For the moment, the corridors are eerily quiet. Even the stairwell harbours only a faint murmuring, a backwater of hisses. I need to go down four flights, towards them, to get to the ground floor and then out.
I place my foot down on the first step . . . and it’s as if I’ve inadvertently triggered a button. Instantly, a roar shrieks up the stairwell, a bellow of anger, frustration, realisation, lust. And then a grab bag of sounds: nails, teeth, hissing, clawing, bounding up the walls and stairs. Towards me.

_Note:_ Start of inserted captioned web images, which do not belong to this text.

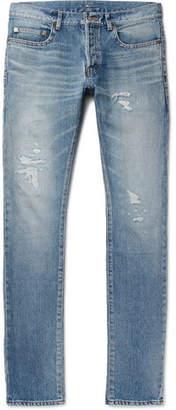 Saint Laurent Slim-Fit 17cm Hem Distressed Washed-Denim Jeans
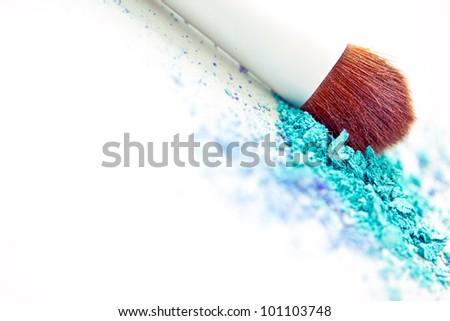 a still-life of colourful eyeshadow powder and make-up brush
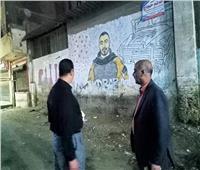 نظافة وتجميل أمام صورة جدارية للشهيد خالد المغربي بطوخ في القليوبية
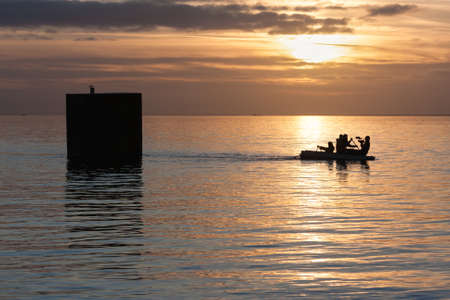 Urk, The Netherlands- December 28, 2009: Artist in rowing-boat pulls a floating house he has build for an artistic project, His action is filmed for the Dutch television. 新闻类图片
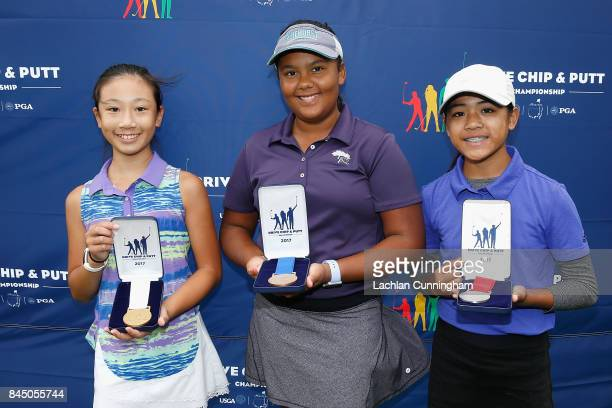 Top three finishers in the girls 1213 years division Kasey Maralack Meghan Paracuelles and Jordan Chan pose for a photo after the Drive Chip and Putt...
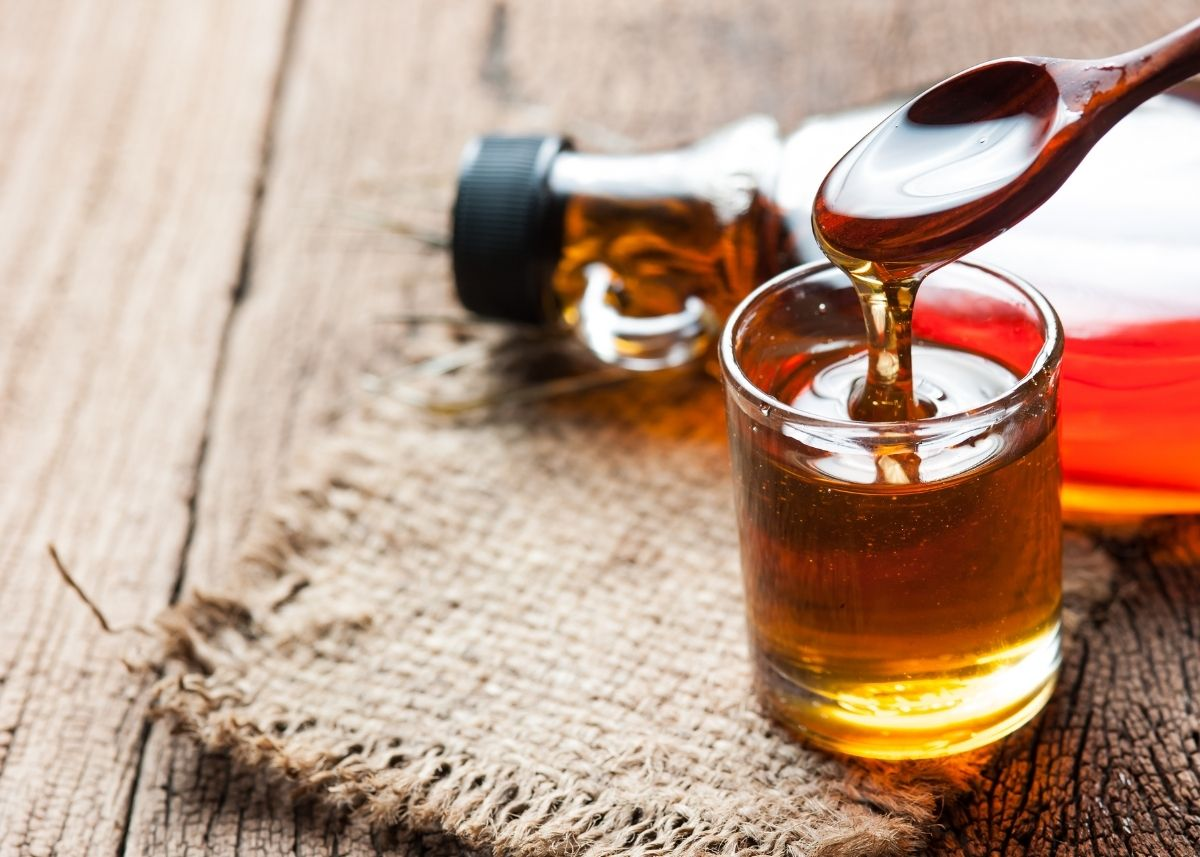 Maple syrup is poured from a spoon into a glass on a burlap cloth.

So soon, and they’re coming.
I leap down to the next landing – towards them – and the impact sends a reverberation shooting up my legs and along my spine. Ashley June made it look easy. I grab for the railing with my left hand and – imitating her – swing my body around, leaping for the next landing, my body still rattling.
From below, the bellow of shrieks intensifies. It’s my fear, oozing off me in waves, they smell. I fling my body down another landing, just one more to go, even as they race up towards me. The impact is a sucker punch to my intestines. I collapse to my legs, cradling my midsection, doubled over in pain. My vision goes yellow, red, black.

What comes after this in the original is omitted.